------ Raw data ------

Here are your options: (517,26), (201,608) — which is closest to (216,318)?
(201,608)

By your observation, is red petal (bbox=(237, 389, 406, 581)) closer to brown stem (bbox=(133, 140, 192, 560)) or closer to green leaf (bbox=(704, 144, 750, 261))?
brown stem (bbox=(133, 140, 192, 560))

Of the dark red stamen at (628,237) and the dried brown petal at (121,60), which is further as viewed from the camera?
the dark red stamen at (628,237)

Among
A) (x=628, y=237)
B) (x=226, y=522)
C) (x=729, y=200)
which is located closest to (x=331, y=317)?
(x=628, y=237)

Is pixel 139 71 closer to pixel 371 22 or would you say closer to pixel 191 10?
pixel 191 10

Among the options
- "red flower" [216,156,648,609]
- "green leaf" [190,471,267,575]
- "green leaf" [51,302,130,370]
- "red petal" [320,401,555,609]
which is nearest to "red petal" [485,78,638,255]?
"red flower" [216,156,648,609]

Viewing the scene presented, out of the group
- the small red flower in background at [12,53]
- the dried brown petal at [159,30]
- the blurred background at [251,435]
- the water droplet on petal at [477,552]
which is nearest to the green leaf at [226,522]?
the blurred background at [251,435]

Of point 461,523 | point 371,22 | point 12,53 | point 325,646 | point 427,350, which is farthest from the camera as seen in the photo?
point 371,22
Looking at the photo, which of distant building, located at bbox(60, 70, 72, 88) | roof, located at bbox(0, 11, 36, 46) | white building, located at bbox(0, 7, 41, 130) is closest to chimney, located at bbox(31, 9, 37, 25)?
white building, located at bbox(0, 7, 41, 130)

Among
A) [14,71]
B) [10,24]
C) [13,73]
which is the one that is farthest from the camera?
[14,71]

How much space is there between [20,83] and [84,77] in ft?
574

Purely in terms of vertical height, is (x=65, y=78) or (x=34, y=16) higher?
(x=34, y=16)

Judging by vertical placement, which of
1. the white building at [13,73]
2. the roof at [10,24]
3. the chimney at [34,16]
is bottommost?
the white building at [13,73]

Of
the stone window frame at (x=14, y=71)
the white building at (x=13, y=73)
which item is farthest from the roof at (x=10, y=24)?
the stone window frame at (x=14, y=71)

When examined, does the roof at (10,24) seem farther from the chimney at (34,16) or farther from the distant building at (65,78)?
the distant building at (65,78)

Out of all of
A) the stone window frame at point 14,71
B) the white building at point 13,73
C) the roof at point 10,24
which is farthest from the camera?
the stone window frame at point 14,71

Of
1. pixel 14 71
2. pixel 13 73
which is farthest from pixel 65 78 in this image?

------

**What is asked:** Copy all of the lines above word for word, keeping every character and line break unchanged.

**Final answer:**
Here are your options: (517,26), (201,608) — which is closest to (216,318)?
(201,608)

By your observation, is red petal (bbox=(237, 389, 406, 581)) closer to brown stem (bbox=(133, 140, 192, 560)) or closer to green leaf (bbox=(704, 144, 750, 261))?
brown stem (bbox=(133, 140, 192, 560))

Of the dark red stamen at (628,237) and the dried brown petal at (121,60), which is further as viewed from the camera?
the dark red stamen at (628,237)

Among
A) (x=628, y=237)
B) (x=226, y=522)
C) (x=729, y=200)
which is located closest to (x=331, y=317)?
(x=628, y=237)

Is pixel 139 71 closer to pixel 371 22 or would you say closer to pixel 191 10?
pixel 191 10

Among the options
- "red flower" [216,156,648,609]
- "green leaf" [190,471,267,575]
- "green leaf" [51,302,130,370]
- "red petal" [320,401,555,609]
which is nearest to "red petal" [485,78,638,255]?
"red flower" [216,156,648,609]

Viewing the scene presented, out of the group
- the small red flower in background at [12,53]
- the dried brown petal at [159,30]
- the blurred background at [251,435]
- the water droplet on petal at [477,552]
which is nearest to the green leaf at [226,522]?
the blurred background at [251,435]

Of point 461,523 | point 371,22 | point 12,53 | point 325,646 | point 427,350, which is farthest from the camera as seen in the photo?
point 371,22
Looking at the photo, which of distant building, located at bbox(60, 70, 72, 88) | roof, located at bbox(0, 11, 36, 46) | white building, located at bbox(0, 7, 41, 130) is closest to chimney, located at bbox(31, 9, 37, 25)?
white building, located at bbox(0, 7, 41, 130)

Among
A) [14,71]
B) [10,24]
C) [13,73]
which is the one that is farthest from the camera?
[14,71]

How much space is there between [20,83] and [84,77] in ft?
574

Purely in terms of vertical height, is (x=65, y=78) or (x=34, y=16) higher?
(x=34, y=16)

Judging by vertical placement, which of
1. the white building at [13,73]
2. the roof at [10,24]
3. the chimney at [34,16]
is bottommost?
the white building at [13,73]

Of
the stone window frame at (x=14, y=71)
the white building at (x=13, y=73)
which item is farthest from the roof at (x=10, y=24)?
the stone window frame at (x=14, y=71)

When examined, does the roof at (10,24) seem farther from the chimney at (34,16) or farther from the distant building at (65,78)?
the distant building at (65,78)

Out of all of
A) the stone window frame at point 14,71
B) the white building at point 13,73
C) the roof at point 10,24
which is farthest from the camera?
the stone window frame at point 14,71

Of
1. pixel 14 71
2. pixel 13 73
which is farthest from pixel 65 78 in this image?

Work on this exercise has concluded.